Durability: Linux File APIs (evanjones.ca)

[ 2020-October-12 10:26 ]

As part of investigating the durability provided by cloud systems, I wanted to make sure I understood the basics. I started by reading the NVMe specification, to understand the guarantees provided by disks. The summary is that you should assume your data is corrupt between when a write is issued until after a flush or force unit access write completes. However, most programs use system calls to write data. This article looks at the guarantees provided by the Linux file APIs. It seems like this should be simple: a program calls write() and after it completes, the data is durable. However, write() only copies data from the application into the kernel's cache in memory. To force the data to be durable you need to use some additional mechanism.
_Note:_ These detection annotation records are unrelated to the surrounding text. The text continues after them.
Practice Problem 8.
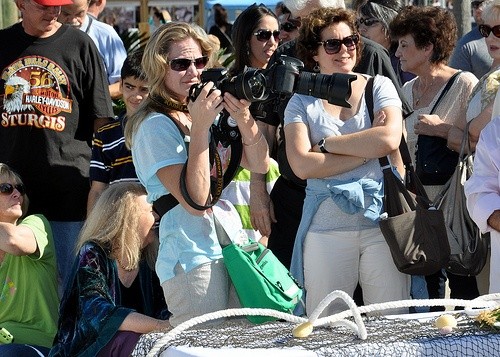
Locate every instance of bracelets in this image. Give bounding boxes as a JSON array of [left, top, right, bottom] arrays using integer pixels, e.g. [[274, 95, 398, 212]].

[[364, 158, 367, 165], [242, 133, 264, 148]]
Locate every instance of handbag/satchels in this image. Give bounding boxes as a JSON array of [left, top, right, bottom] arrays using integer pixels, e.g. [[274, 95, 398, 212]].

[[433, 160, 489, 276], [379, 171, 452, 275], [415, 70, 464, 186], [221, 242, 304, 325]]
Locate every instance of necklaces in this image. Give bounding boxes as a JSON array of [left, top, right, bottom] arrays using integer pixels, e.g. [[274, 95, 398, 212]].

[[415, 68, 441, 106], [117, 253, 136, 272]]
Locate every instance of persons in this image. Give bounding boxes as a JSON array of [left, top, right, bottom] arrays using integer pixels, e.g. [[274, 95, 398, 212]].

[[0, 162, 60, 357], [47, 182, 172, 357], [284, 8, 412, 320], [0, 0, 500, 313], [125, 23, 270, 327], [386, 5, 480, 312]]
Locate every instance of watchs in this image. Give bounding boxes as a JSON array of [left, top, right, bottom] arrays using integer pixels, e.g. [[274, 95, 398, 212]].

[[318, 137, 328, 153]]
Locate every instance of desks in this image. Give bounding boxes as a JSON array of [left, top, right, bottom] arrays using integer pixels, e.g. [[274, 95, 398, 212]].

[[130, 308, 500, 357]]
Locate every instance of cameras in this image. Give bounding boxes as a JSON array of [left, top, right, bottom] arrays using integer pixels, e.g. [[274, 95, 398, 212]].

[[194, 66, 268, 103], [267, 53, 358, 108]]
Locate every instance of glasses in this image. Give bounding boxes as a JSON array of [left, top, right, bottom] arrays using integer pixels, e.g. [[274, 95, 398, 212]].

[[287, 13, 301, 28], [471, 0, 484, 7], [169, 56, 210, 72], [0, 183, 25, 196], [254, 29, 280, 42], [280, 21, 294, 33], [320, 35, 359, 54], [478, 23, 500, 38], [360, 17, 380, 27]]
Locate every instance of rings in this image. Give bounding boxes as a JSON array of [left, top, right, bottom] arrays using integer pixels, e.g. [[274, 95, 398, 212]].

[[234, 109, 239, 114], [417, 119, 420, 125]]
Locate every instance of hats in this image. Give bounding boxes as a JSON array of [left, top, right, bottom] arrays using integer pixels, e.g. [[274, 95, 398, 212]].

[[32, 0, 74, 5], [154, 7, 171, 24]]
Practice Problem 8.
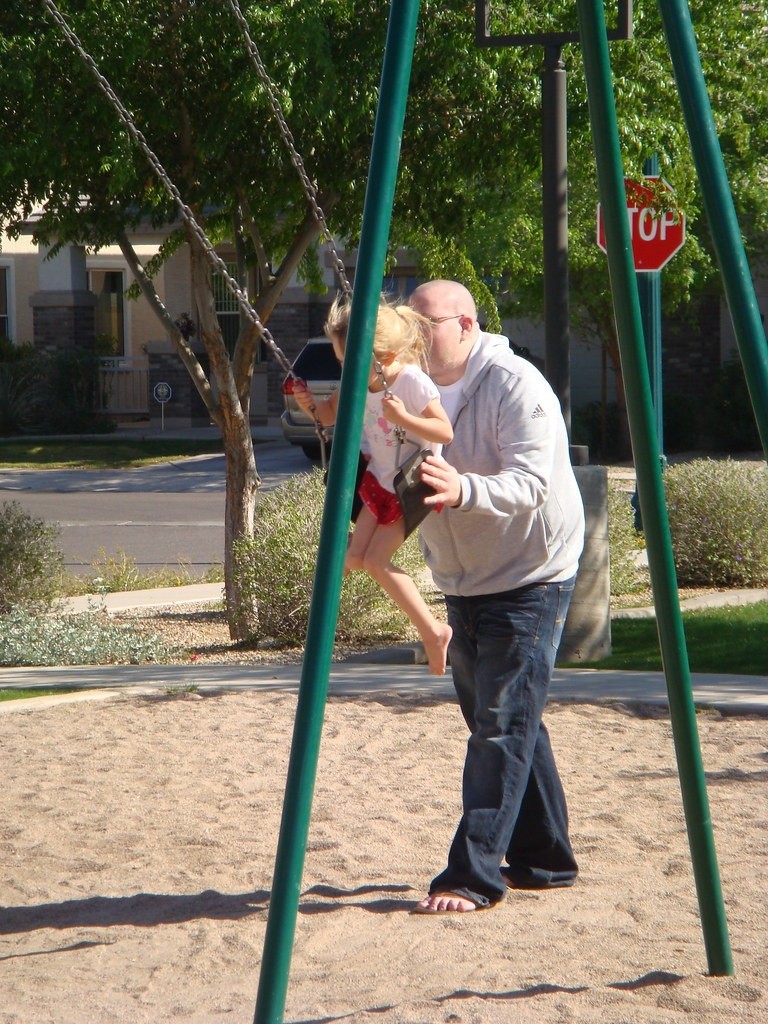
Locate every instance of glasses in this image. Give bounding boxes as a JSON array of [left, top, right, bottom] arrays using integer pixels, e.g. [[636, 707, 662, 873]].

[[418, 313, 464, 326]]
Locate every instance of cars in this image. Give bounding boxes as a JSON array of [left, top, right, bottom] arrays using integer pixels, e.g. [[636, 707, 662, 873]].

[[281, 335, 530, 459]]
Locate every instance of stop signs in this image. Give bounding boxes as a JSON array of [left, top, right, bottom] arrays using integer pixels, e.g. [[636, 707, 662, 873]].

[[595, 176, 685, 272]]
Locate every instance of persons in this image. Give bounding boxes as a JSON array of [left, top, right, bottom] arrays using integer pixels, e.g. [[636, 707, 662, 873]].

[[390, 276, 591, 916], [285, 297, 462, 677]]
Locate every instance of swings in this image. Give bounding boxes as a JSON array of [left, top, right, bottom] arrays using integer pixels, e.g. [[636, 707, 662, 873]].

[[39, 1, 440, 541]]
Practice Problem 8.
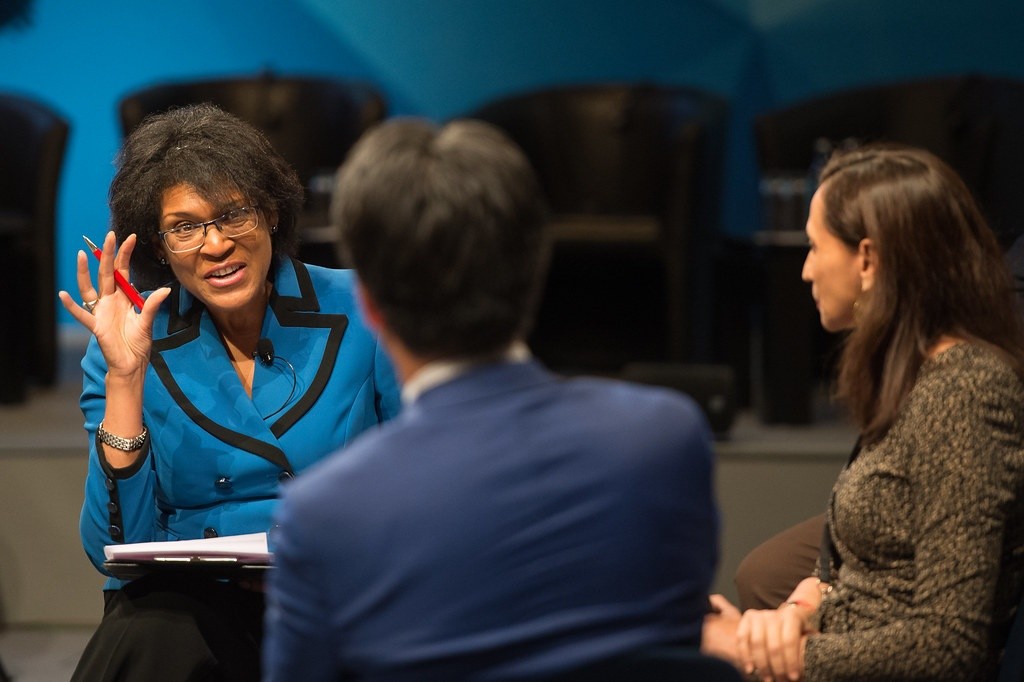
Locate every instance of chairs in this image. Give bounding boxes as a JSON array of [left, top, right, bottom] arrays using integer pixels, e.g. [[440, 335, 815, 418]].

This article is a messy collection of notes about what I've learned. (The really brief summary: use fdatasync or open with O_DSYNC.) For a better and clearer overview, see LWN's Ensuring data reaches disk, which walks from application code through to the disk.

The semantics of write()

The write system call is defined in the IEEE POSIX standard as attempting to write data to a file descriptor. After it successfully returns, reads are required to return the bytes that were written, even when read or written by other processes or threads (POSIX standard write(); Rationale). There is an addition note under Thread Interactions with Regular File Operations that says "If two threads each call one of these functions, each call shall either see all of the specified effects of the other call, or none of them." This suggests that all file I/O must effectively hold a lock.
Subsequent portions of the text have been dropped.